Texto de lectura =
════════════════
Un culebrón es una telenovela con numerosos episodios a lo largo de los cuales se establecen intensas relaciones sentimentales de carácter melodramático entre los diferentes personajes. En Perú, las raíces del culebrón que tuvo sus capítulos más álgidos durante la última semana pueden rastrearse muy lejos en el tiempo. Pero a los fines de comprender los últimos sucesos, alcanza con remitirse a la última elección presidencial. 

Como ya había sucedido con anterioridad, la polarización política que tiene como eje al expresidente Alberto Fujimori, rindió sus frutos para uno y otro sector. El partido Fuerza Popular bajo la conducción de Keiko, la hija mayor del exmandatario, se quedó con la mayoría legislativa y los antifujimoristas con la presidencia del país, que recayó en el liberal Pedro Pablo Kuczynski (PPK).

El presidente soportó la presión de la mayoría legislativa fujimorista mientras pudo. En diciembre de 2017 accedió a un imprevisto indulto para Fujimori solamente para conservar el poder un tiempo más. Pero la falta de sostén legislativo, las sospechas de corrupción en torno a beneficios otorgados a la empresa brasileña Odebrecht cuando era ministro y el mismo indulto le pusieron fin a su mandato en marzo de 2018. Acorralado por los legisladores que estaban dispuestos a expulsarlo de su cargo por inhabilidad moral, prefirió renunciar. 

Asumió el mando el vicepresidente Martín Vizcarra, quien desde entonces tuvo enormes dificultades para gobernar debido -una vez más- al proceder de un Congreso cuya mayoría fujimorista bloqueó cualquiera de sus iniciativas. Principalmente porque Vizcarra impulsó medidas anticorrupción que claramente perjudicarían al clan Fujimori. Esa mayoría, públicamente desprestigiada, continúa bajo la conducción de Keiko Fujimori, presa desde octubre de 2018 a raíz del caso Odebrecht. 

Momentos decisivos

Los sucesos de la semana pasada estuvieron determinados por la intención del presidente de un adelantamiento de las elecciones legislativas para destrabar el conflicto de poderes.
════════════════
Conjunto de tareas =
(A) En el texto sobre la crisis política peruana, ¿quién asumió el mando del país después de la renuncia de Pedro Pablo Kuczynski?
(B) Prolonga el texto sobre la crisis política peruana a partir de su última oración, con el mismo registro periodístico.
El material no cumple ninguna función en esto.

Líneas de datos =
════════════════
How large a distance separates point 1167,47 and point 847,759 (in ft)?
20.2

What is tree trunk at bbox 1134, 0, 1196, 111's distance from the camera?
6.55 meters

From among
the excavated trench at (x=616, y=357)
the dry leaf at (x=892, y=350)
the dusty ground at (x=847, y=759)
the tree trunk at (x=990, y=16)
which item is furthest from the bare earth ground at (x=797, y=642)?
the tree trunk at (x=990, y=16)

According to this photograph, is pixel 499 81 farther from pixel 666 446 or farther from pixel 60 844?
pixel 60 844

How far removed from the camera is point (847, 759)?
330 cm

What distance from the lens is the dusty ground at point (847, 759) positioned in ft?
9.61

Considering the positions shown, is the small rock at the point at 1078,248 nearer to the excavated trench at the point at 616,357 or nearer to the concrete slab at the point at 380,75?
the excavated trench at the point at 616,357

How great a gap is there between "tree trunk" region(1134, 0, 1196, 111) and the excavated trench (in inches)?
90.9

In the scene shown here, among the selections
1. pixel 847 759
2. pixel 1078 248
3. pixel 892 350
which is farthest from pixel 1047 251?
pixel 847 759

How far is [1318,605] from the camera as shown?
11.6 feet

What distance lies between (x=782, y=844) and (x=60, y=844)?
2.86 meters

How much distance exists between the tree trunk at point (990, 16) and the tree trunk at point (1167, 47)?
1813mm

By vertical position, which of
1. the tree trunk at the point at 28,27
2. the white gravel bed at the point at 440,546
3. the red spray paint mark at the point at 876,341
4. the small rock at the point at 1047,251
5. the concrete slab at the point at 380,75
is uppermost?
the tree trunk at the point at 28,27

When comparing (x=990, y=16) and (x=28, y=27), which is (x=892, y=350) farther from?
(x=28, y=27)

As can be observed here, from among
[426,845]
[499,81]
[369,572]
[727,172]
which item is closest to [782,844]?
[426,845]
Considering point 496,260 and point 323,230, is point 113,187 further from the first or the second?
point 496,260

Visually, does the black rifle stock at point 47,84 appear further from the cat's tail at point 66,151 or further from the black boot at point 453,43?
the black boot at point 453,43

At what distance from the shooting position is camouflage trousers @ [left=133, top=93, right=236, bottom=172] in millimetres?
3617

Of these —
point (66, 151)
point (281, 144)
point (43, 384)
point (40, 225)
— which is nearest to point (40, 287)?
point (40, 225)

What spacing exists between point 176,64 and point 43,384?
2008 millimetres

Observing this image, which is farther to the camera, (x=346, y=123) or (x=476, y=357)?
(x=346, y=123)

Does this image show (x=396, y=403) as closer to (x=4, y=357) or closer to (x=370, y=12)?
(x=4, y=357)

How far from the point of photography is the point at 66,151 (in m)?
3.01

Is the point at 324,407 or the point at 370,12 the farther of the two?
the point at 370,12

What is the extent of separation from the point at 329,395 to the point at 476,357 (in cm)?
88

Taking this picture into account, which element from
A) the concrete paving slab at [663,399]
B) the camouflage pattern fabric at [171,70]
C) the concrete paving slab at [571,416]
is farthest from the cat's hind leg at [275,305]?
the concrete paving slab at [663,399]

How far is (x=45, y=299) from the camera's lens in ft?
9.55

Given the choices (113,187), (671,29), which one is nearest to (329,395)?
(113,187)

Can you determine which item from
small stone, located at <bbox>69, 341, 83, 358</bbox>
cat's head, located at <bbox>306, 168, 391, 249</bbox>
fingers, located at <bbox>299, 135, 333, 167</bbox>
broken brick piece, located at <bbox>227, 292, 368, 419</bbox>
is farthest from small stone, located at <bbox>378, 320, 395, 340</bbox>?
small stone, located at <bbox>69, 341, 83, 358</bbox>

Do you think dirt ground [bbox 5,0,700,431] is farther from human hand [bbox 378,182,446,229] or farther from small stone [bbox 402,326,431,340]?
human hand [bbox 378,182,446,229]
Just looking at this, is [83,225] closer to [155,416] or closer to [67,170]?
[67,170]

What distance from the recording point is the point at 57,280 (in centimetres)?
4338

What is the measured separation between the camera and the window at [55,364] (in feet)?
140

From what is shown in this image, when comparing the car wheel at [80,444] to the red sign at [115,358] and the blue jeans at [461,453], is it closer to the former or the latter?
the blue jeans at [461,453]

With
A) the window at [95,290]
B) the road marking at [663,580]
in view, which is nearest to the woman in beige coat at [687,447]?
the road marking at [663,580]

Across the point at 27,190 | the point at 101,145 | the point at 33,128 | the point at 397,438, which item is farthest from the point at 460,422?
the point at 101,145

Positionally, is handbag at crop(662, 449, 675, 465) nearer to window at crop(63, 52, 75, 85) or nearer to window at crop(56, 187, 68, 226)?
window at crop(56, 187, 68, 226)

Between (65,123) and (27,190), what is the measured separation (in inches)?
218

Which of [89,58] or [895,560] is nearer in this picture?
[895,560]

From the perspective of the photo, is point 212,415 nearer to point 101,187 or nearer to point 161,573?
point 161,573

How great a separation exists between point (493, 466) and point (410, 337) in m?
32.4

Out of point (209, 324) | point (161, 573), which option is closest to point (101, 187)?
════════════════
Respuestas por tarea =
(A) El vicepresidente Martín Vizcarra.

(B)
Ante la negativa del Congreso, Vizcarra decidió disolverlo y convocar a elecciones legislativas para el 26 de enero de 2020 amparado en el artículo 134 de la Constitución. Ante esa medida, la mayoría fujimorista en el Congreso denunció que el presidente estaba dando un autogolpe, reclamo que resulta por lo menos curioso debido a que el último presidente que disolvió al órgano legislativo pero con el apoyo de los tanques antes que con el de la Constitución fue, precisamente, Alberto Fujimori en 1992. Acto seguido, el Congreso pretendió suspender al mandatario por 12 meses y reemplazarlo por la vicepresidente Mercedes Aráoz, quien de inmediato aceptó el cargo.

Tanto el poder legislativo como el ejecutivo se ampararon en la legalidad para adoptar semejantes medidas. Pero la disputa se dirimiría en el ámbito de la legitimidad. Y en ese terreno, el presidente contó con un respaldo mucho más amplio, a saber, de las Fuerzas Armadas, del Poder Judicial, de la Organización de los Estados Americanos (OEA) y de un amplio sector de la población que se mantiene expectante frente al accionar del mandatario y tiene muy mal concepto del poder legislativo. 

Ante semejante demostración de poder, Araoz declinó la presidencia que había aceptado horas antes y eso selló la victoria política temporal de Vizcarra.

¿Por qué temporal? Porque el presidente no tiene legitimidad consolidada dado que no fue elegido en 2016 para ocupar ese cargo originalmente, sino que debió ocuparlo debido a la renuncia de PPK. Asimismo, las dificultades que tuvo para gobernar hasta ahora eran fácilmente atribuibles a las permanentes trabas impuestas por la mayoría fujimorista en el Congreso. Ahora eso ya no será una excusa. Vizcarra deberá transitar con mucho cuidado lo que queda de mandato para no ofrecer al resto del arco político una excusa para removerlo.

Cuatro datos que marcan la diferencia entre el culebrón peruano y el argentino

Vista desde Argentina, la crisis política peruana parece por momentos risueña. No porque en Argentina no pudieran suceder cosas semejantes sino porque una crisis de esas dimensiones equivaldría a una hecatombe económica y social. En Perú la vida continúa a pesar de la crisis política.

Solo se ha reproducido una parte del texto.